Ternura Sim, Corrupção Não

Dom Orlando Brandes

Inocência é transparência, honestidade, fidelidade, coerência de vida. Símbolo da inocência é a criança. Sociologicamente falando, a inocência é a superação do espírito de arrogância, inveja, competição, corrupção e mentira.

Inocência é a “glasnost”, uma mudança cultural e ética dos povos e nações, que consiste na confiança entre as pessoas, na convivência solidária alicerçada no amor, na verdade, na justiça, na liberdade e no bem. Inocência é o estado de vida desejado pelo criador no paraíso, ou seja, vivermos como filhos de Deus, irmãos dos outros, amigos de nós mesmos, cuidadores da natureza.

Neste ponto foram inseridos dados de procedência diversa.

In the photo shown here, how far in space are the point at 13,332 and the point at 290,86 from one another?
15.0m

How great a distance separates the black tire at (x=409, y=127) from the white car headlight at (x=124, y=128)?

Vamos hoje refletir sobre “a inocência na sociedade”.

1. O principio de inocência. É a sociedade humana projetada por Deus: filiação divina, fraternidade humana, transformação da natureza, aceitação de si. Este “princípio de inocência” é o reino de Deus rezado na oração do Pai-Nosso: o pão, o irmão, o Pai, o bem. Portanto, o reino de Deus, o “paraíso”, o “princípio de inocência”, a sociedade solidária e a oração do Pai-Nosso, são a mesma coisa, são o sonho de Deus e a esperança de todos nós.

2. A saudade da inocência. Diz a psicologia transacional que nós carregamos em nossa psique a criança que fomos. Quando brincamos, sorrimos, dançamos, pulamos, cantamos, estamos liberando a criança. A infância de coração consiste em “eu ser eu mesmo”, deixar de representar papéis e personagens, enfim, viver a pessoa que sou. Quanto mais somos, mais comunicamos. Isso significa desistir das mascaras, das ficções do status, da aparência, do verniz e da pintura que cobrem e falsificam nosso ser real. Infância de coração é desistir de querer apresentar uma imagem colorida e de lutar por esta imagem irreal, quimérica e fantasmagórica. É preciso reconquistar a coragem de ser. A infância de coração devolve-nos o “eu real”. A saudade da inocência é a saudade de coerência, de humildade, de sinceridade, de honestidade. É a saudade de ser.

3. Infância e conversão. A criança confessa sua falta. Ela não racionaliza, não, não faz pose diante de Deus. Por isso, o reino dos céus será dado aos que se assemelham às crianças. Converter-se, mudar de vida implica em “fazer-se criança”. O arrependimento equivale a um renascimento, restitui a inocência. Aqui a criança é o modelo do adulto. Sem o espírito da infância não haverá ruptura com o pecado, não acontece a conversão. A saudade da inocência ressoa em cada coração seduzido pelo pecado. A conversão, restituindo-nos a inocência, traz com ela a saúde, o equilíbrio e a paz. O pecado desintegra a unidade da pessoa e desestrutura a personalidade, afetando a liberdade e a saúde mental. O pecado é inimigo da saúde. Uma boa consciência restabelece a saúde. A criança é símbolo desta inocência e integridade interior. É símbolo da consciência reta que preserva a cisão da personalidade, e possibilita relacionamentos sadios. Saudade da inocência significa, então, arrependimento, conversão, perdão, confissão dos pecados. É a conquista da unidade interior.

4. A primazia da ternura. Significa difundir uma “mística de não-violência”, pois sem a ternura a historia e o futuro serão cemitérios da nossa civilização. Sem ternura o útero materno será “matadouro de inocentes”, a mulher será objeto do homem, o sexo um egoísmo a dois, e o pobre, vitima do poder. Sem ternura é impossível conviver. Sem ternura a velhice será um estorvo e a eutanásia um alívio. Sem ternura resta-nos o apocalipse. Sem ternura o homem é lobo do homem. “Se não vos tornardes como crianças não entrareis no reino dos céus” (Mt 18, 3). “Amai-vos uns aos outros com amor terno e fraternal” (Rm 12, 10). A ternura de Deus restaura nossa inocência pelo perdão. A ternura tem poder de mudar o ódio em amor, a vingança em perdão. A ternura é o futuro do mundo.